La cour ajoute toutefois que le Cambodge peut très bien coopérer avec d'autres pays en dehors des traités internationaux mais, selon la juridiction européenne, la note verbale du 7 juin 2002 ne constituait qu'un accord ponctuel permettant uniquement l'interception du navire mais pas la détention et le transfert.

 

Et c'est tout...

Pas un mot sur le statut du parquet alors que les juges avaient été clairs dans la première décision : "le procureur de la République n’est pas une "autorité judiciaire" au sens que la jurisprudence de la Cour donne à cette notion : il lui manque en particulier l’indépendance à l’égard du pouvoir exécutif pour pouvoir être ainsi qualifié"
et là, la cour prononce toujours la violation de l'article 5 § 1 mais cette fois en se fondant sur le principe de sécurité juridique tout en évitant de se prononcer sur le statut du parquet.

 

Bref, la décision était attendue... et finalement, elle déçoit ou plutôt elle nous laisse sur notre fin.

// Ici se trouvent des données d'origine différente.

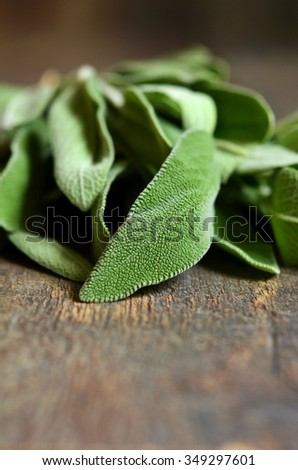 Bunch of fresh organic sage on old wooden table.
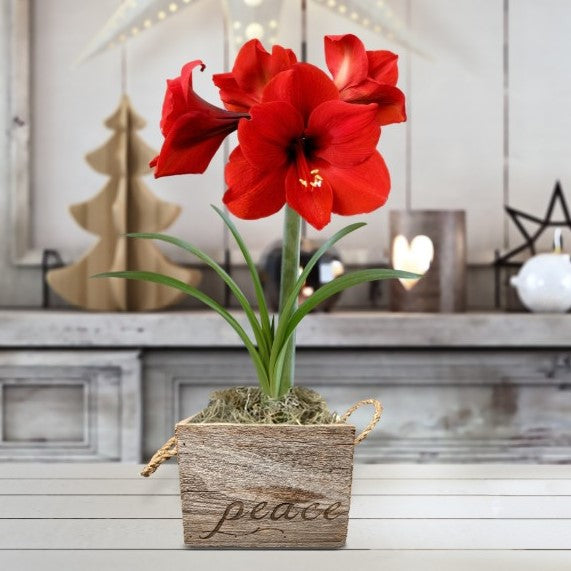 Amaryllis Ferrari Gift in a Reclaimed Wood Cube - Free Shipping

Comme il lui arrive de le faire sur certains sujets, la cour européenne des droits de l'Homme évite d'aborder certains sujets dès lors qu'elle trouve une autre argumentation à développer.

 

 

Au sujet de l'article 5 § 3,

 

la présentation des requérants devant des juges d'instruction, qui sont eux qualifiés de « juge ou autre magistrat habilité par la loi à exercer des fonctions judiciaires » au sens de l’article 5 § 3, a eu lieu treize jours après l'arrestation mais rien n'indique que l'acheminement vers la France ait pris plus de temps que nécessaire.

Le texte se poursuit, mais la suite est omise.